A hurricane warning is in effect for the Carolinas,
Virginia and Maryland. U.S. Customs and Border Protection (CBP) ports of entry (POE) within these areas may receive requests for vessel diversions as a result of pending weather conditions. In anticipation that vessels or cargo will be diverting to other U.S. ports, CBP is issuing guidance for port operations.
A vessel granted a permit to proceed from one port in the U.S. to another port or a vessel cleared to a foreign port or place, while en route, may divert to a port in the United States other than the one specified in the permit to proceed during this emergency event.
The owner or agent of the vessel shall immediately give notice of the diversion to the port that granted the permit or clearance, identifying the new destination of the vessel. In this instance, ports should allow for electronic/telephonic Reports of Diversion by the vessel’s owner/operator or agent. The originating port should log the date/time notifications are received and advise the owner or agent of the vessel to note on the CBP Form 3171, provided to the alternative port, its request for diversion and the specific situation for the diversion.
Every effort should be made to provide notice to the intended port of arrival, prior to the vessel reaching the port for which it is being diverted. However, due to extenuating circumstances, vessels may not be able to provide timely notifications. Ports are encouraged, on a case-by-case basis to review all request and allow leniency for those vessels unable to submit timely notifications.
On arrival at the new destination, the master shall immediately report arrival. The master shall also make entry within 48 hours. If necessary, the Port Director may grant permission to transship all cargo and passengers from one vessel in the U.S. to another vessel under Customs supervision. If a vessel is transporting residue cargo, or is on an outward foreign voyage, or a voyage to noncontiguous territory of the U.S., the procedures prescribed in §4.85, §4.87, or §4.88 must be followed.
A vessel may unlade cargo or baggage at an alternative POE if the Port Director of that port issues a permit for the unlading of cargo or baggage or a result of an emergency existing at the port of original destination.
Cargo and baggage unladen at the alternative port should be entered in the same manner as other imported cargo or baggage; treated as unclaimed and stored at the risk and expense of its owner; or re-laden upon the same vessel without entry, for transportation to its original destination.
The Port Director will make a case-by-case determination for the carriers that will be allowed to discharge:
• The carrier must have transmitted cargo information to CBP via the Automated Commercial Environment (ACE) reflecting the actual U.S. port of unlading (diversion port);
• CBP officers have had the opportunity to screen the cargo and none of the shipments are determined to be of such high risk that discharge would not be authorized; and
• The requests for diversion was submitted electronically or telephonic to the original port of unlading and via a CBP Form 3171to the alternative port of unlading and has been approved by the Port Director.
• After entry, the Cargo Declaration, Customs Form 1302, must be amended to reflect the alternative port of unlading.
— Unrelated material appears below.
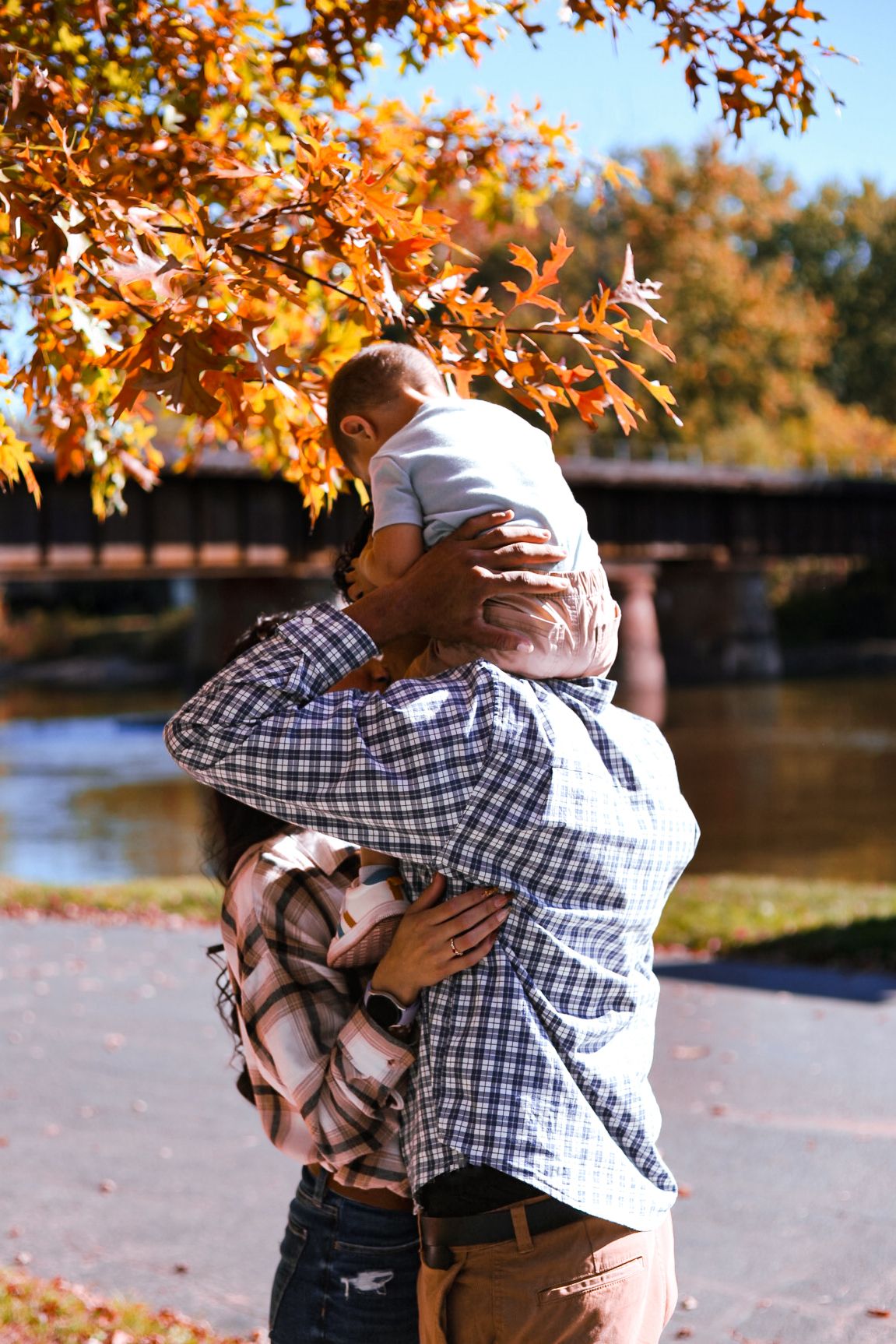 A parent lovingly holds their baby close under vibrant orange autumn leaves near a river bridge.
The following procedures should be provided for ACE Cargo Release:
If a POE is provided on the entry by the filer:
• Filer may update the initially submitted POE on the entry or remove it from the transaction if the bill of lading has not yet been arrived.
• If filer doesn’t update the POE as noted above, and if the original bill destined for Port A truly arrives at Port B, the POE will not automatically update on the entry to Port B based on the manifest/conveyance arrival message received. The filer must make the POE update before the release can occur for Port B. This presumes the carrier made a BOL update to Port B.
• CBP users have the ability to update the existing POE on an entry so long as the user has the new Port in their profile as an authorized Port. This occurs with “edit entry” functionality within the ACE Cargo Release application. Users can be assigned new Ports if necessary via those with the appropriate Entitlement role.
If a POE is not provided on the entry by the filer:
• Filer will not need to update the POE in this scenario since it will have been derived automatically from the bill/conveyance arrival message.
• If the original bill destined for Port A truly arrives at Port B, the POE will automatically update on the entry to Port B based on the manifest/conveyance arrival message received. This presumes the carrier will submit a BOL update to Port B.
NOTE: The above conditions also accommodate scenarios where a released status is on the entry due to the variable release window, even if the actual conveyance arrival has not yet occurred. The only nuance is whether the filer’s transaction becomes a request due to the status of the entry (i.e. hold).
All elements of the Trade Act will be enforced. Cargo shipments that do not meet the Trade Act requirements may be subject to CBP enforcement actions. All other laws and regulations enforced by CBP, including Importer Security Filing will be applicable to these shipments and to the transporting conveyances, however ports should not initiate penalty action against vessels diverted due to weather conditions.
All diverted cargo is subject to normal CBP processes, including targeting, enforcement examination and large-scale non-intrusive inspection at the actual port of discharge. For cargo that would have been subject to a “DO NOT LOAD” order had the information been transmitted 24 hours prior to lading in the foreign port, CBP may deny permission for the carrier to unlade the cargo. Under no circumstances will unscreened cargo be discharged in the U.S.